I was enormeously lucky in that a patron at the pet store saw me with Yaniv and connected me to a Saintly woman who came to my house immediately after work and taught me everything I was doing wrong, and since then Yaniv not only has stopped crying all the time and started to sleep, but looks in bliss. And if he cries, it's either pee, poo, feed or warmth. 

The heating pad (which I hadn't used in over 15 years), turned out a blessing. I have it on one side of the box, so Yaniv crawls there when cold and to the other side when too warm.

And we've had our first poo, a big celebration! Poor thing had to make so much effort he fell immediately asleep afterwards. And he's not constipated.

Wow, now that I think about it, I should post photos of Yaniv! I'm always nudging to see photos of everyone's cats here, how I didn't think about it!


----------



## Lenkolas (Jan 18, 2011)

Awwwww I'm so happy for Yaniv and you! You are a wonderful person, thank you so much for giving this little one a chance.

You're doing great and everything will be ok, you'll see. I just want to give you a lot of support and good vibes.

(which country are you from?)

YEAH PICS! we'll be waiting


----------



## MowMow (Nov 6, 2010)

very good! I look forward to seeing pictures of him.


----------



## Fyreflie (Mar 5, 2011)

Oh, yes, please, pictures! And so wonderful that he's doing fine  You're doing a great job!


----------



## Kobster (Feb 1, 2007)

wonderful news! Long may it continue!


----------



## Goldtanker (Jan 9, 2011)

Excellent! :thumb


----------



## Mitts & Tess (Sep 4, 2004)

so happy to hear he is doing great. Im happy to hear another cat lover was there to coach you. Cant wait for pictures!


----------



## Straysmommy (Dec 23, 2010)

I'm planning on taking photos today, asap. I was exhausted yesterday.

Yaniv doesn't cry anymore. He basically eats, goes to the toilet, snuggles with mommy in the big bed and falls asleep again, between her neck and jaw for warmth. He's now over 4 oz (130 grs.), he's growing and very strong.


----------



## paperbacknovel (Jun 9, 2010)

Bless you for taking care of him!

It's so sad to think of how scared and alone he was, in a big, scary new world. But then you found him and first he wasn't sure what was going on. And now he knows that he is safe and loved, and even though he doesn't have the mommy he expected to have, he has a mommy who cares for him and loves him, and he loves and trusts you in return.


----------



## Straysmommy (Dec 23, 2010)

paperbacknovel, that is EXACTLY how it is, yes!

I'm sorry about the photos, they came out so bad I didn't post them. Someone who's been giving me advice will come tonight and help me take decent pictures. He squirms so much it's been impossible.

He's doing wonderfully. He eats a lot and uses the toilet a lot, and he's loving the artificial mother cat I made him (a roll of faux fur I had at home, which I laid over the heating pad). He sleeps snuggled to it, kneads and suckles it.

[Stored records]
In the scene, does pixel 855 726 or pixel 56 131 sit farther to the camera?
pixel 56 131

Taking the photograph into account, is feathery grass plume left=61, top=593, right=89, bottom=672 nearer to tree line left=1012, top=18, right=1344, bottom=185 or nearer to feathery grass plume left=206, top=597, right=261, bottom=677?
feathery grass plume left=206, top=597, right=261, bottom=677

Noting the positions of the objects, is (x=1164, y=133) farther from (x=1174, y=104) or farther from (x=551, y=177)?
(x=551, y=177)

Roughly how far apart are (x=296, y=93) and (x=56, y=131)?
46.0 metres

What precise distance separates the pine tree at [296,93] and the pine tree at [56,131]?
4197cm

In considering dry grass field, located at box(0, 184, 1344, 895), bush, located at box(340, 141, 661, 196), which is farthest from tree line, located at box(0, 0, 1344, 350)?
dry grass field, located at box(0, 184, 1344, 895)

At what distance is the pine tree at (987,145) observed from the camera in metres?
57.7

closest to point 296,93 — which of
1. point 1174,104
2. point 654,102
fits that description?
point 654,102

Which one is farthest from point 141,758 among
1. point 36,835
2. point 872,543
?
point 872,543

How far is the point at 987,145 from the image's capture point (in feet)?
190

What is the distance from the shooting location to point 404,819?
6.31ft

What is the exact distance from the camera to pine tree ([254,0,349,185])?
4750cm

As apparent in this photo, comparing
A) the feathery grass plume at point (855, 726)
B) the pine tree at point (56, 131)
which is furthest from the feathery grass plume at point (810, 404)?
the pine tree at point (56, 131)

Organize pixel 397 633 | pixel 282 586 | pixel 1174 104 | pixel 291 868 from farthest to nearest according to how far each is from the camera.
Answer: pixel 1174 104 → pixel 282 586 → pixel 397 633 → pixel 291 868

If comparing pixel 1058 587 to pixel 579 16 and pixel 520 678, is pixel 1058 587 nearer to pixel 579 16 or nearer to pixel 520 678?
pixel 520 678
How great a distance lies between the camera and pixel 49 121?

YOUR TASKS =
1) According to the thread about Yaniv, how much does Yaniv weigh now?
2) In the thread about Yaniv, why is the heating pad placed on only one side of the box?
3) Carry the thread about Yaniv forward from its last post.
These records have no connection to the thread about Yaniv.

RESULTS OF THE TASKS =
1) He weighs over 4 oz (130 grs.).

2) With the pad on one side, Yaniv can crawl over to it when he is cold. When he gets too warm, he can move to the other side.

3)
----------



## Carmel (Nov 23, 2010)

Phew! So glad to hear things are alright now! I suppose you might be thinking of keeping the kitten now...?


----------



## konstargirl (Feb 4, 2011)

Aww!! He sounds so cute. Maybe when he's bigger( A lot bigger), you can introduced him to prince to see how he feels. Looking forward to pictures and progress. And glad he's doing well. now you got two cats. lol


----------



## Lieke (Jan 12, 2011)

Great, great job! Good to hear that he is doing so well, and that you are lessed stressed about it too. <3


----------



## Straysmommy (Dec 23, 2010)

I was extremely lucky to find this woman who's been a phonecall away in the last 2 days and she has a lot of experience raising orphaned kittens from scratch.

I made all the mistakes in the book anyway, of course, but I'm learning.

Carmel, yes, I'm thinking of keeping him. Today at 1 pm the phone rang and I was busy grabbing something to eat while I got Prince's food ready and Yaniv's bottle ready. I thought "I'll call back later and tell them we were busy having lunch." That moment I realized how beautiful it sounded, like we are a family, like I have a family now. Three lonely strays forming a family may not be such a bad idea...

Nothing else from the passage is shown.